Mostly, we go about our days thinking and noticing very little about our movement - we do what feels natural until something bothers us. Then, we squirm around a bit until the uncomfortable feeling passes.
Sometimes though, we want or need to change our movement. The thing is that movement is largely an unconscious process full of habits, old perceptions, and challenges of balance and tensions. So in reality, a lifetime of habits doesn’t change overnight.
Still, there are many ways to change movement and get some kind of result. Sometimes good, sometimes not so good. But to create a completely new expression of movement is a real art.
What your brain/ central nervous system does all the time:
First, before we move, we unconsciously predict and sense: Ourselves, our movement to come, and the environment we move in.
Then, we move, and perceive our senses to see if they match what we thought would happen.

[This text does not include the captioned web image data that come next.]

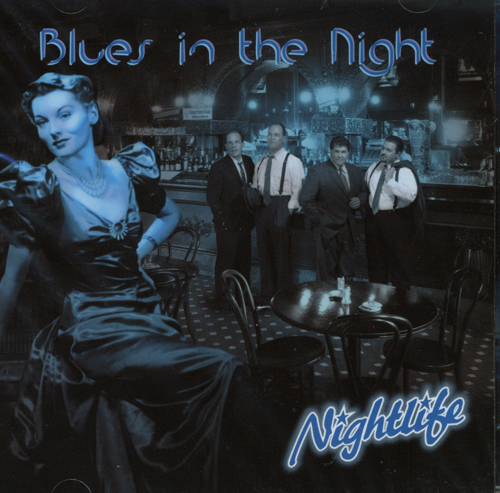 Nightlife : Blues In The Night : 1 CD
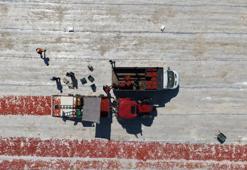 Elazığ'ın güneşi 'altına' dönüştü: 2 bin dönüm arazide üretiliyor, ABD ve Fransa'ya gönderiliyor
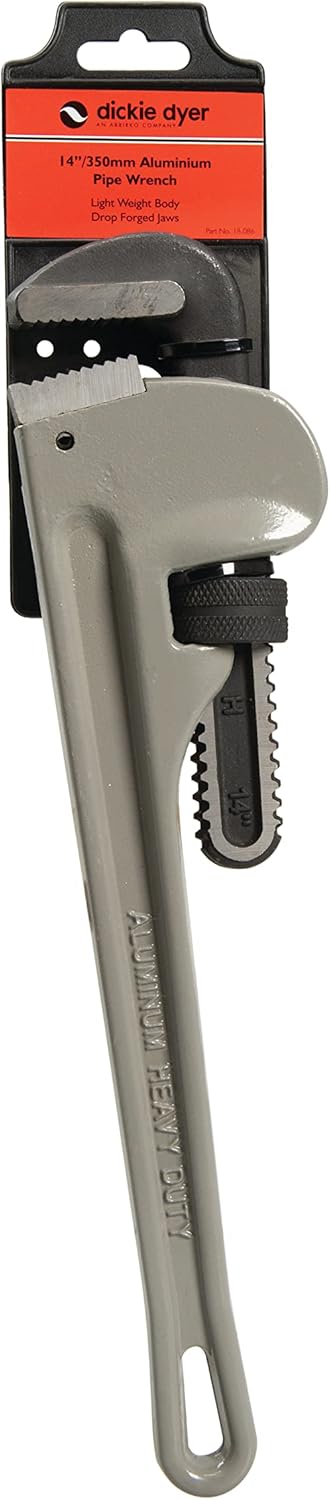 Dickie Dyer 971721 18.086 Aluminium Rohrzange 355 MM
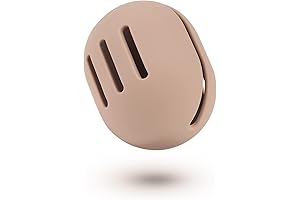 Reusable Makeup Sponge Travel Case Keeps Blenders Safe in Style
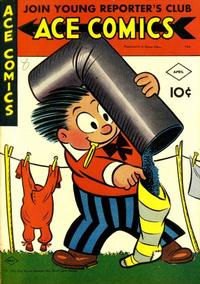 Cover Thumbnail for Ace Comics (David McKay, 1937 series) #97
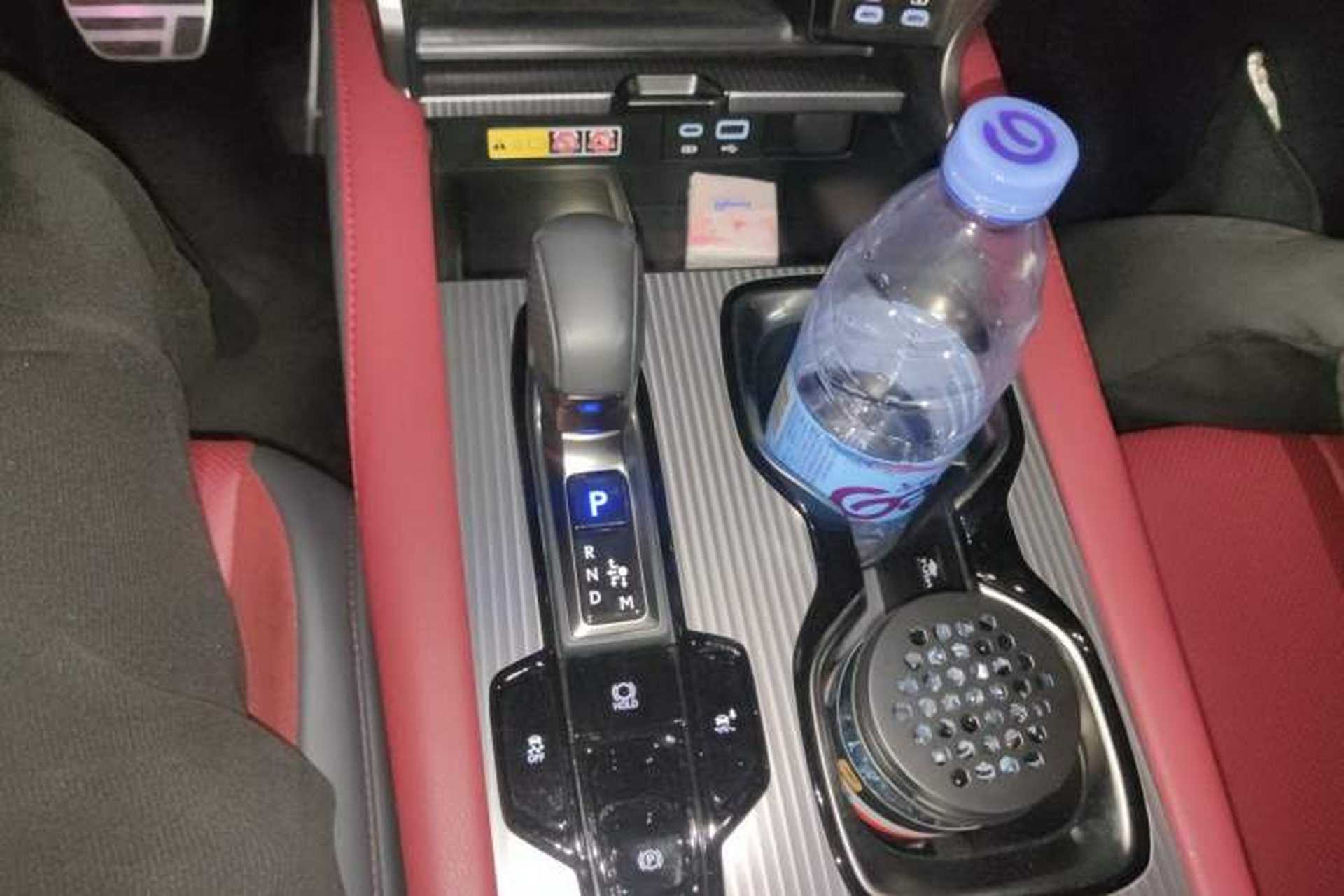 Used Lexus RX 2023 500h Four-Wheel Drive F SPORT Performance Gear Lever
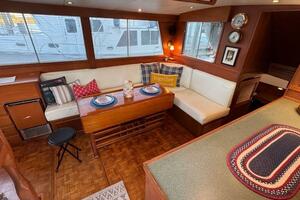 La Principessa 42ft Grand Banks Yacht For Sale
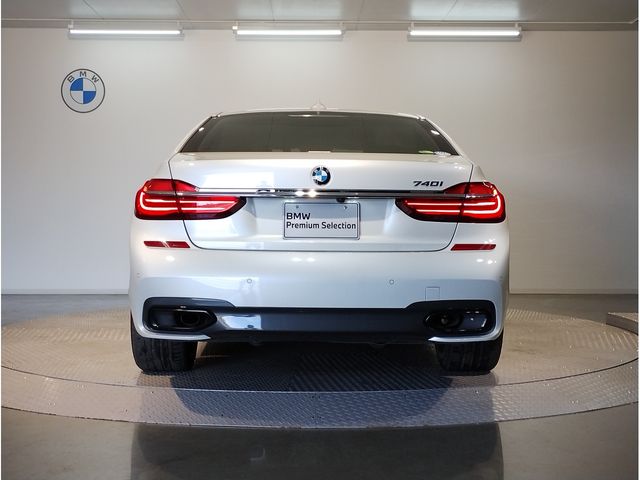 Bmw 7 SERIES 2018-04 9380-4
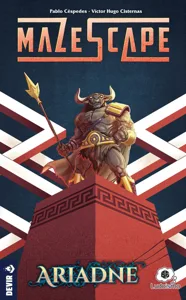 Mazescape: Ariadne box cover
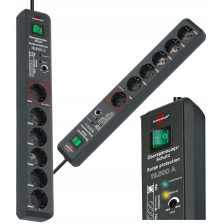 Listwa przeciwprzepięciowa...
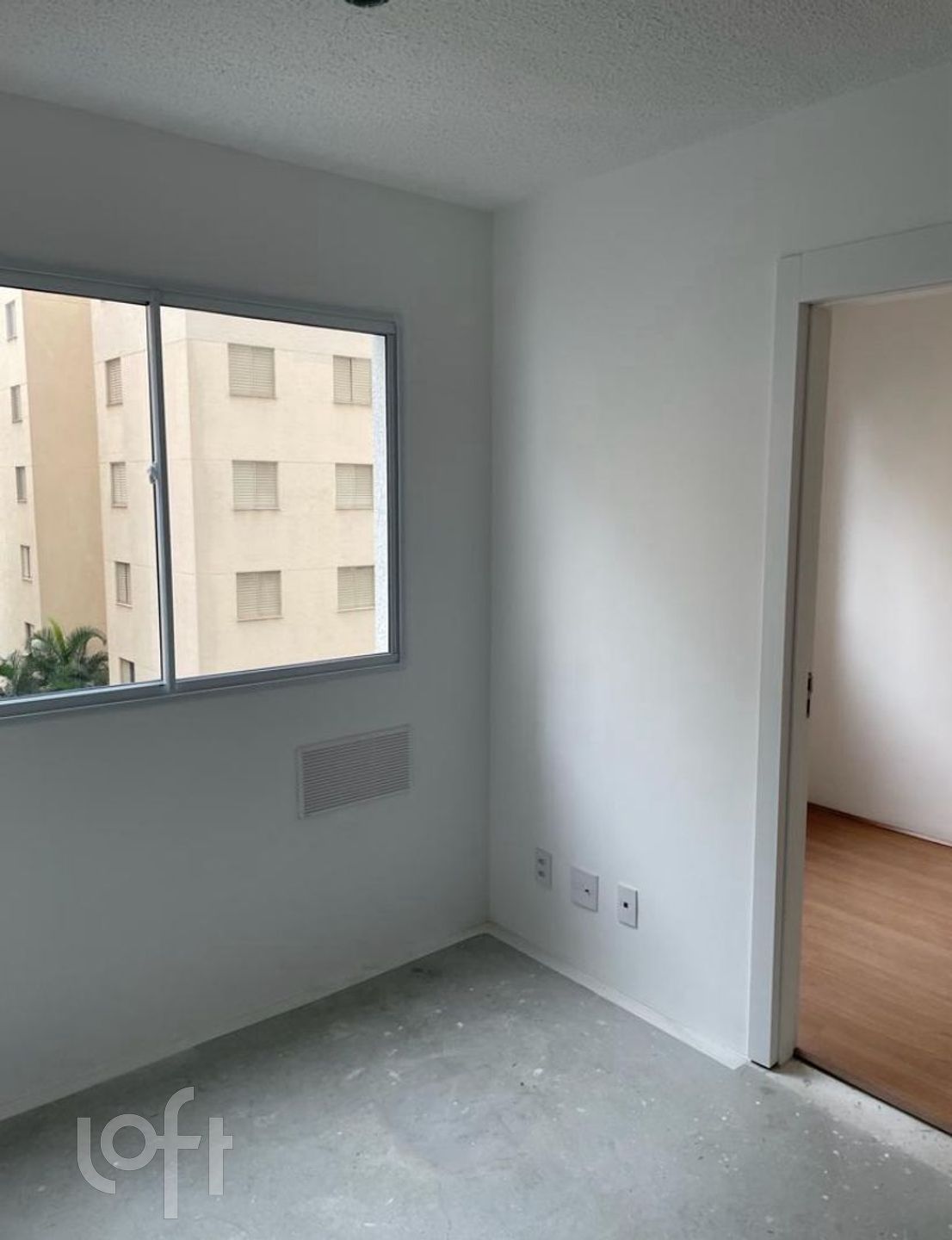 Apartamento à venda com 2 quartos, 34m² - Foto 1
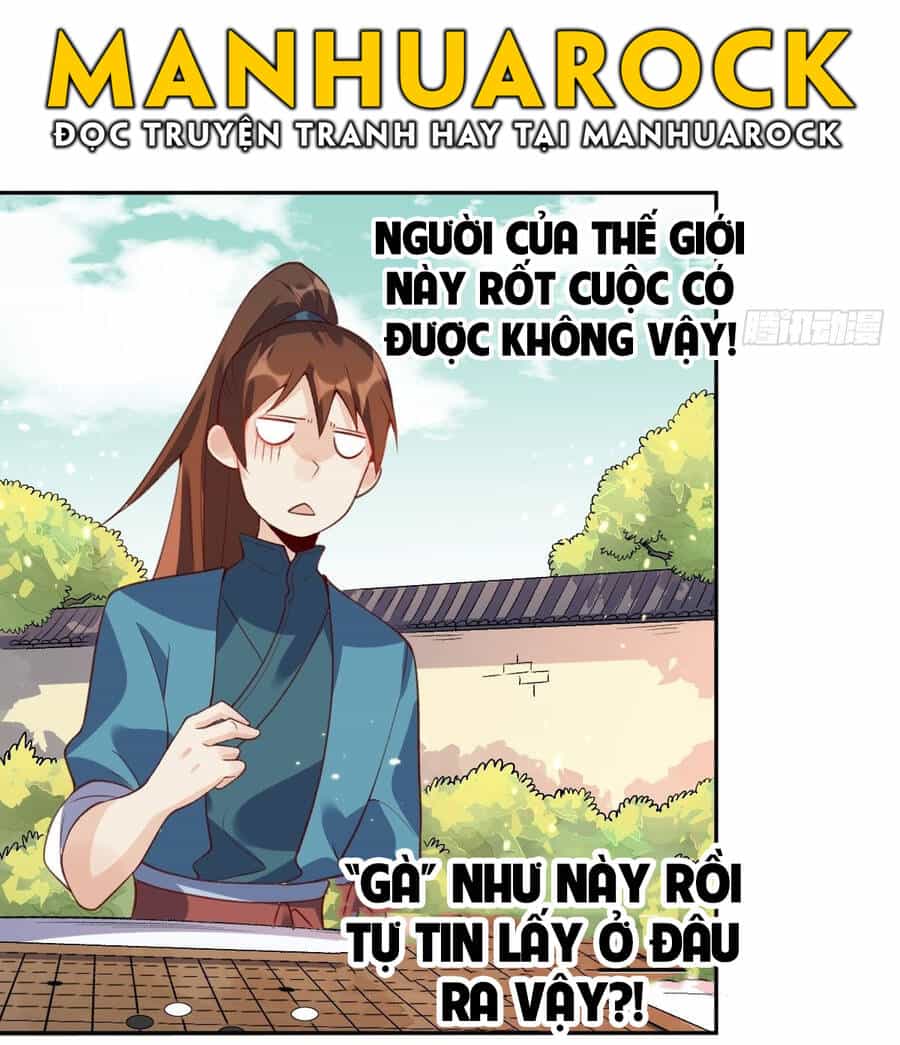 Nguyên Lai Ta Là Tu Tiên Đại Lão - Chương 29 - ảnh 52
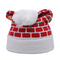 58cm Adultes Chapeaux à bonnet en tricot d'hiver avec une caractéristique de tissu commun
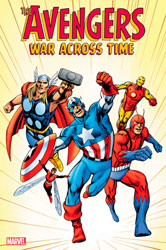 Image: Avengers: War Across Time #1 - Marvel Comics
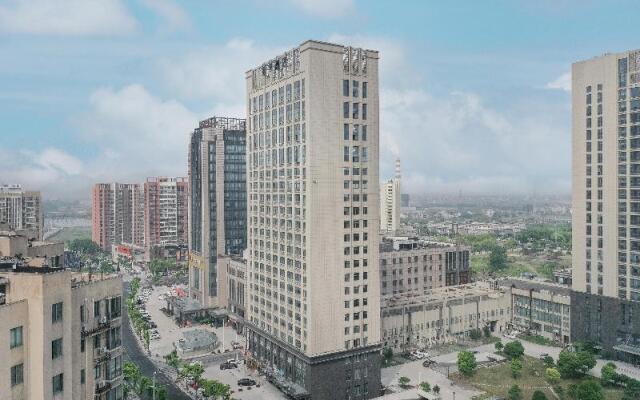 Ji Hotel Shaoxing Binhai Industrial Park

If what we sense doesn't match our prediction, then a new movement may have happened and our brain and nervous system learns.
You go to grab a carton of milk from the fridge. Your brain predicts it’s full and will require some more muscle tension to lift it up.
Turns out the carton was empty and wham! you lifted the carton way to fast with too much tension and hit the roof of the fridge. You now sense that this was too much power for how much you actually sense the carton weighs.
Your prediction didn’t match your senses so now your brain and nervous systems learns - and you use the appropriate amount of muscle tension to move the carton of milk smoothly out of the fridge.
A completely new movement is different that what we thought would happen. It’s a sensation that is different than our prediction. Otherwise it's something we already know, and it's not really new. So to create a truly new movement or action we have to be wrong about what we think will happen; wrong about what the movement will feel like.
The game is catch yourself making the guess unconsciously, then to make a decision to pause the guess… and let a new movement (or pattern of movement) show up on it's own.